Covid e dintorni: breve storia triste

Francesca, coscienziosa madre di due figli, bi-vaccinata e attenta a tutte le più comuni norme sul distanziamento sociale, verso la fine di ottobre inizia a sentire degli strani sintomi chiaramente riconducibili al Covid. Il 30 ottobre effettua il suo tampone, ovviamente risultato positivo e avvisa il suo medico di base il quale la preallerta telefonicamente sulla imminente chiamata da parte delle autorità sanitarie finalizzata a ricostruire la mappa delle persone con le quali è entrata in contatto, il cosiddetto tracciamento. Per eccesso di zelo, Francesca avvisa autonomamente tutte le persone con le quali ha avuto contatti, così che tutte possano valutare se effettuare un tampone tutelandosi il più possibile. Mossa azzeccatissima visto che la famosissima telefonata della Asl non le è mai più arrivata. Poi l’isolamento, la mancanza di gusto e olfatto, i dolori tipici della malattia.

Fino al 9 di novembre, data nella quale si reca al drive in (quindi struttura pubblica) per effettuare un nuovo tampone di controllo nella speranza che il peggio sia passato e che finalmente si sia negativizzata. Purtroppo il nuovo tampone è ancora positivo ma tutto sommato le condizioni generali sono sufficientemente buone per cazzeggiare, per ingannare questo tempo che non passa mai.
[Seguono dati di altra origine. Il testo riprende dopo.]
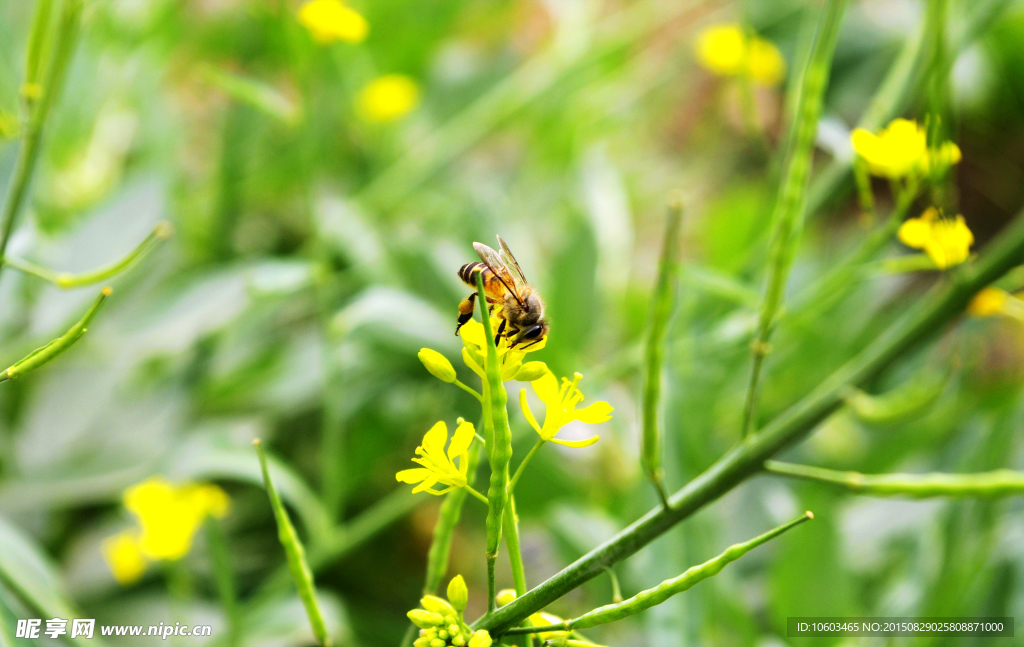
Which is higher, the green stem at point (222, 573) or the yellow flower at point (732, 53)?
the yellow flower at point (732, 53)

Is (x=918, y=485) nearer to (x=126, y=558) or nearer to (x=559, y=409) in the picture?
(x=559, y=409)

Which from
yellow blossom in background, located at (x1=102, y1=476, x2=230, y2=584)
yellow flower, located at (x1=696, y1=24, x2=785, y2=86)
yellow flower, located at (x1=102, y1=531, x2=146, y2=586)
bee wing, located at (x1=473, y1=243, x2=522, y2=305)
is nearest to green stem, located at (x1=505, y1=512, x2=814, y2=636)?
bee wing, located at (x1=473, y1=243, x2=522, y2=305)

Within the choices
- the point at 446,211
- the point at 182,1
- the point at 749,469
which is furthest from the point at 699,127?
the point at 749,469

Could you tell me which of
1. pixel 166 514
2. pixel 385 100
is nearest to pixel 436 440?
pixel 166 514

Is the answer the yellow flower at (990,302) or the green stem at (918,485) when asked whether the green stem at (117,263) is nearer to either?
the green stem at (918,485)

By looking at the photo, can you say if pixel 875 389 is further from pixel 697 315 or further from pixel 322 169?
pixel 322 169

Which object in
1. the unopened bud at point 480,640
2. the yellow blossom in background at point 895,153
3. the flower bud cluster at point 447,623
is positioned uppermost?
the yellow blossom in background at point 895,153

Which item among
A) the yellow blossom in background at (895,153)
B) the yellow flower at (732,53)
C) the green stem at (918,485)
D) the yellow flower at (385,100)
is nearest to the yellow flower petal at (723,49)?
the yellow flower at (732,53)
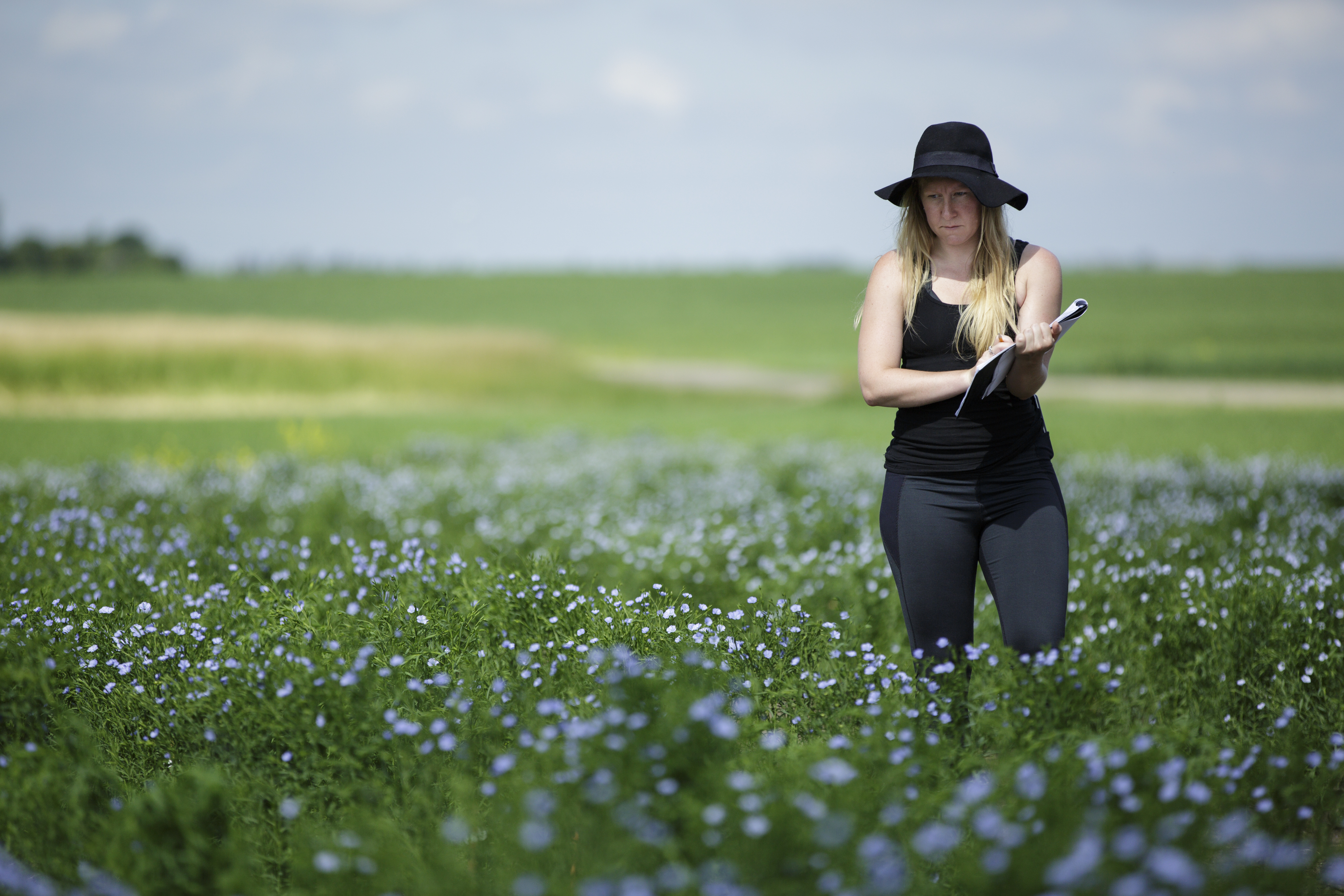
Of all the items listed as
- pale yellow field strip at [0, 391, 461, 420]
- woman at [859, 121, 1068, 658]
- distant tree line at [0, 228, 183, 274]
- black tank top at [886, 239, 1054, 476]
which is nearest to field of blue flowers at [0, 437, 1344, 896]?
woman at [859, 121, 1068, 658]

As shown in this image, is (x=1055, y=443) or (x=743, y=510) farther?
(x=1055, y=443)

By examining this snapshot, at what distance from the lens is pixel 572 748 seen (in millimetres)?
2803

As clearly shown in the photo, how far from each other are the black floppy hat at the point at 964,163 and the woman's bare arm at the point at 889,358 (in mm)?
387

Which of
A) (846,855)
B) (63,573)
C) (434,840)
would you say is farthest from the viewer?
(63,573)

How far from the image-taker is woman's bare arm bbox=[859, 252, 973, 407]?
3.53 metres

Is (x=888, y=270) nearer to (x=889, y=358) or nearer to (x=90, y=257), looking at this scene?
(x=889, y=358)

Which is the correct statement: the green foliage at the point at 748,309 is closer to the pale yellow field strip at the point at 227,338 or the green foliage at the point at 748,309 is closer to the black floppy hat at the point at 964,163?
the pale yellow field strip at the point at 227,338

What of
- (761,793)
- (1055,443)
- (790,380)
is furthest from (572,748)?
(790,380)

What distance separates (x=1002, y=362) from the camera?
3.32 m

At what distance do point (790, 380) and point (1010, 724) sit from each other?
35047 mm

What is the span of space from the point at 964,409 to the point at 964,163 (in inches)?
38.4

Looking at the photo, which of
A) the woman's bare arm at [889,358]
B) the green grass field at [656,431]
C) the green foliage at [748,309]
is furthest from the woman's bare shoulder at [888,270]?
the green foliage at [748,309]

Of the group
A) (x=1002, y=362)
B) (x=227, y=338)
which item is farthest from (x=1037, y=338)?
(x=227, y=338)

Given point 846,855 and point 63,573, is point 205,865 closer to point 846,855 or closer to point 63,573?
point 846,855
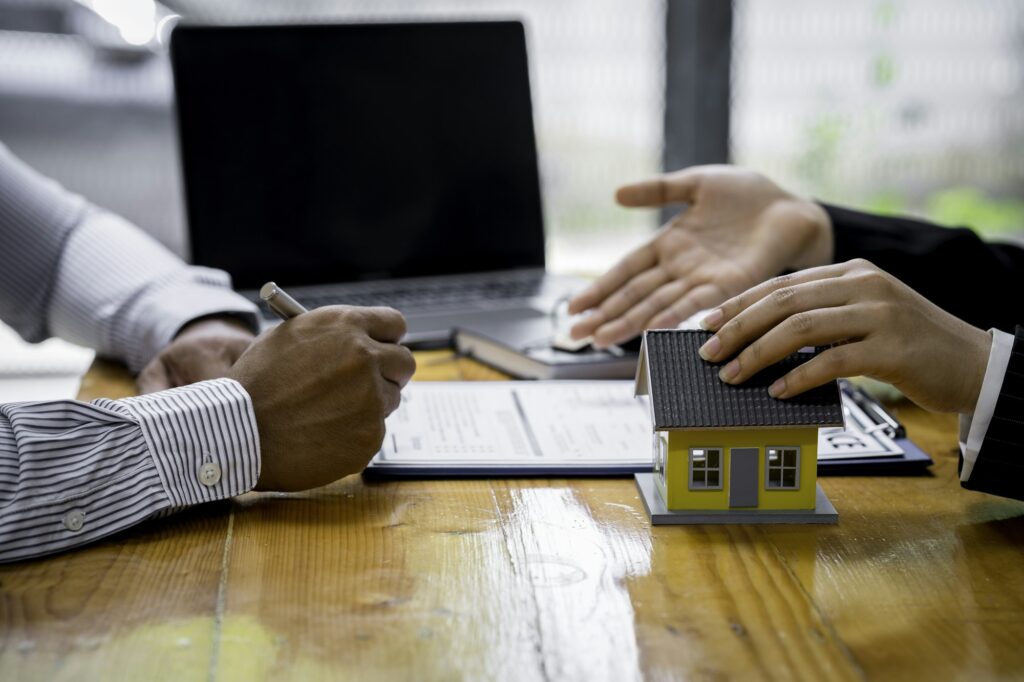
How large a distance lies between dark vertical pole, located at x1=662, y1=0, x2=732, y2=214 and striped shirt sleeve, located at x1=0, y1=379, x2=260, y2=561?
5.85 feet

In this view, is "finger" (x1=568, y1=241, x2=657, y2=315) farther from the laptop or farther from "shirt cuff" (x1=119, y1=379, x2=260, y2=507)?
"shirt cuff" (x1=119, y1=379, x2=260, y2=507)

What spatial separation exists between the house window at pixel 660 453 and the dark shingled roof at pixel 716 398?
43mm

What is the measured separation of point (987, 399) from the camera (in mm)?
856

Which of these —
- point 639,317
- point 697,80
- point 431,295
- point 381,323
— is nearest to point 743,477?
point 381,323

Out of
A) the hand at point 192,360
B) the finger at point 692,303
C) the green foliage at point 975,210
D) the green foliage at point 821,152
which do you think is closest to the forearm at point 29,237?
the hand at point 192,360

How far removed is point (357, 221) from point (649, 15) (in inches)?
45.1

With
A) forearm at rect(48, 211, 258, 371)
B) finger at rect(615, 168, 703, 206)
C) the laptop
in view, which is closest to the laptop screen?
the laptop

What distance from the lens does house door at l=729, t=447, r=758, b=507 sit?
80 centimetres

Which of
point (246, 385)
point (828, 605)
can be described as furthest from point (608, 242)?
point (828, 605)

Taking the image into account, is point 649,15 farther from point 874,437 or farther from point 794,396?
point 794,396

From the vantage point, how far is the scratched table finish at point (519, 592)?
1.95 ft

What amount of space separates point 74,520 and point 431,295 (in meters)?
0.90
Così Francesca scarica la famosissima App utile a controllare i Green pass, “d’altronde è la stessa – ci dice al telefono – che ha dovuto scaricare mia cugina per effettuare i controlli a lavoro”. Ciondola sorniona con il suo telefono tra le mani, sicura che il suo green pass risulti bloccato, rosso fuoco, inesistente, cancellato. Con suo profondo sgomento, quella che era una cosa fatta per ingannare il tempo si trasforma in una delle più grosse sorprese: il suo green pass è attivo e quindi Francesca, se volesse, potrebbe prendere, andare al cinema, fare una strage e farla franca.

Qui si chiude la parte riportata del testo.